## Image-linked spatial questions
--
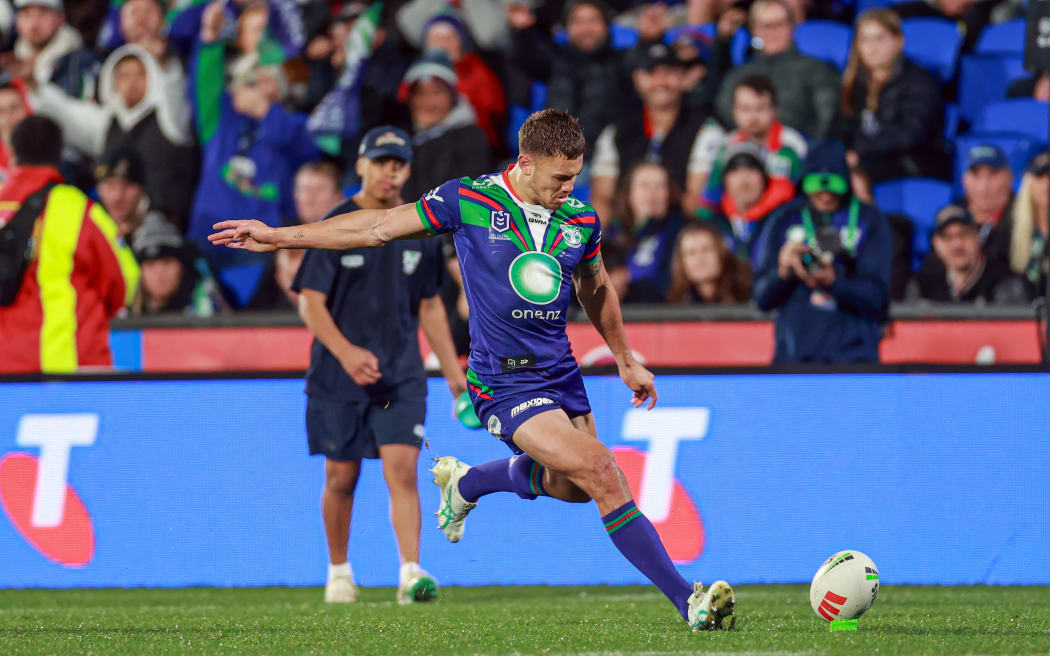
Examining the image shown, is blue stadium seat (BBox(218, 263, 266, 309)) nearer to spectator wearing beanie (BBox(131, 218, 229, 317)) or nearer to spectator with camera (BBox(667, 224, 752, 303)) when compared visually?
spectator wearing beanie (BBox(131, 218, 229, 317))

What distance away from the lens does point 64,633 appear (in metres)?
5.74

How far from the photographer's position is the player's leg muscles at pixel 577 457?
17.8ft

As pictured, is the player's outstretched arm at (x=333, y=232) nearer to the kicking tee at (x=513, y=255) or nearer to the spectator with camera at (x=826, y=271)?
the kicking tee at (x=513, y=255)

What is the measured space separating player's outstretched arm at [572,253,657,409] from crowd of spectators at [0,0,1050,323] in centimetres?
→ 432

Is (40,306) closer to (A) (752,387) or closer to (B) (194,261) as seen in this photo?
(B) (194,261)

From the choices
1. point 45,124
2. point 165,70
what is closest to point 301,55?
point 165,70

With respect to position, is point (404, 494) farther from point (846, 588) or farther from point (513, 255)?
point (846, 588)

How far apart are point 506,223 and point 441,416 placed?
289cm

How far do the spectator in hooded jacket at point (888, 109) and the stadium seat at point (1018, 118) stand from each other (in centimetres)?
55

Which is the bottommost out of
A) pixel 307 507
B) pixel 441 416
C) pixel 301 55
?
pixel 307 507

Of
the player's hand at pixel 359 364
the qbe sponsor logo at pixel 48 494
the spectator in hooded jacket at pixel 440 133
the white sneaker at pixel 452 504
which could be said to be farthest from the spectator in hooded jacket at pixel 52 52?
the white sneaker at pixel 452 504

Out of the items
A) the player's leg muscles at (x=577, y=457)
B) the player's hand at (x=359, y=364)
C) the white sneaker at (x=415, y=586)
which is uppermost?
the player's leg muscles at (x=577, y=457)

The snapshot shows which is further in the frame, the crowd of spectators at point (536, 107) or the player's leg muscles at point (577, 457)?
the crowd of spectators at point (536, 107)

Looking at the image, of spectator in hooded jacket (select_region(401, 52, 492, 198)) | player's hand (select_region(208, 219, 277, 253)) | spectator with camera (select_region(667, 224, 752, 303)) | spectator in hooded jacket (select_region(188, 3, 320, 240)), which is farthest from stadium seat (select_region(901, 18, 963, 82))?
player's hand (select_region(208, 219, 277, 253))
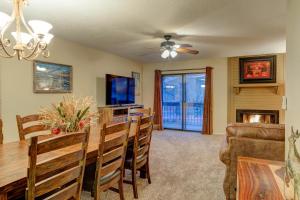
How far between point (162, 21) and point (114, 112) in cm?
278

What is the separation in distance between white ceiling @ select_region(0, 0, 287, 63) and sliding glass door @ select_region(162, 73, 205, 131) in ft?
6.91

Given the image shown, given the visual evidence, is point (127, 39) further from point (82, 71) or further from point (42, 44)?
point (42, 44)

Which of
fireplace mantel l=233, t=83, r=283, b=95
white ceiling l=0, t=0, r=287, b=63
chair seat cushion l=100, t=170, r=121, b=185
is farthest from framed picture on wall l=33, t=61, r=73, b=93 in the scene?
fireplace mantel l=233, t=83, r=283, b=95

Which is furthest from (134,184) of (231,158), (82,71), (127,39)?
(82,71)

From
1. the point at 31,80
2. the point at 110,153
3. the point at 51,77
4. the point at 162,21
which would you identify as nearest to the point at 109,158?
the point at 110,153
--
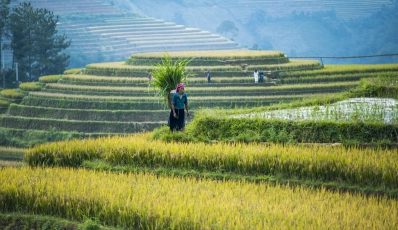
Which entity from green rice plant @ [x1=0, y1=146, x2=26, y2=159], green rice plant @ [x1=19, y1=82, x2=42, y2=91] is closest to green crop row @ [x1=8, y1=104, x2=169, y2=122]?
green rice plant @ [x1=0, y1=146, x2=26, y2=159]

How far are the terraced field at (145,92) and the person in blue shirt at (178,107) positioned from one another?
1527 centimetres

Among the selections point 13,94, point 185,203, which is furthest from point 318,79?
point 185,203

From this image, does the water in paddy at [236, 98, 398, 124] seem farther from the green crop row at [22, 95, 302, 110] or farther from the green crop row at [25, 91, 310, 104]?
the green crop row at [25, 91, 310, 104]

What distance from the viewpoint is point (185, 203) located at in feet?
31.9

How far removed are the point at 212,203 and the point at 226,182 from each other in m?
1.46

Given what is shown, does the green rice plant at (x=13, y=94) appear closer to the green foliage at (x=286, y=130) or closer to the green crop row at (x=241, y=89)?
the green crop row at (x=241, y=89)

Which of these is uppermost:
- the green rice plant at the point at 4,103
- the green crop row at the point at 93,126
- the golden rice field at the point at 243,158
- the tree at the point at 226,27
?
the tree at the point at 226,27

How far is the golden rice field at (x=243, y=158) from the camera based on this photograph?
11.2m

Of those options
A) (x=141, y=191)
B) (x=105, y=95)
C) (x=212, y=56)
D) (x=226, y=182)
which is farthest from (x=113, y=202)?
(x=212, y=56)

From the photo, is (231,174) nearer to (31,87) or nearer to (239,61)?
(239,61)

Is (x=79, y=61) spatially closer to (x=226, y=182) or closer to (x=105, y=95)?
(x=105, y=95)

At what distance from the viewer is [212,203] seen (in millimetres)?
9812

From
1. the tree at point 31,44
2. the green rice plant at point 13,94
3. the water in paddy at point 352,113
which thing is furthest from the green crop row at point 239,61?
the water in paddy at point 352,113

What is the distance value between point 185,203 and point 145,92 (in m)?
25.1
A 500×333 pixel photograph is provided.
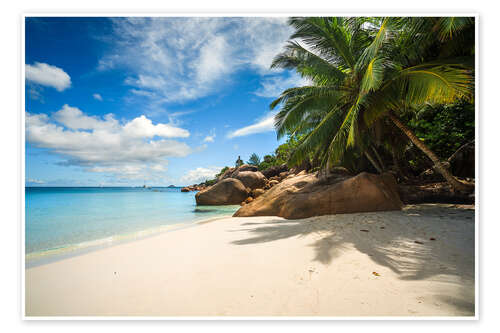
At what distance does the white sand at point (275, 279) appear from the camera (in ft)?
--
Locate every line in the records above that contains the word "Given", and copy each of those lines. Case counts.

## Response below
Given the image shown, given the visual evidence, is point (127, 39) further from point (82, 71) or further from point (42, 44)?
Given what is shown, does the green rice plant at (x=13, y=94) appear closer to the green foliage at (x=286, y=130) or closer to the green crop row at (x=241, y=89)?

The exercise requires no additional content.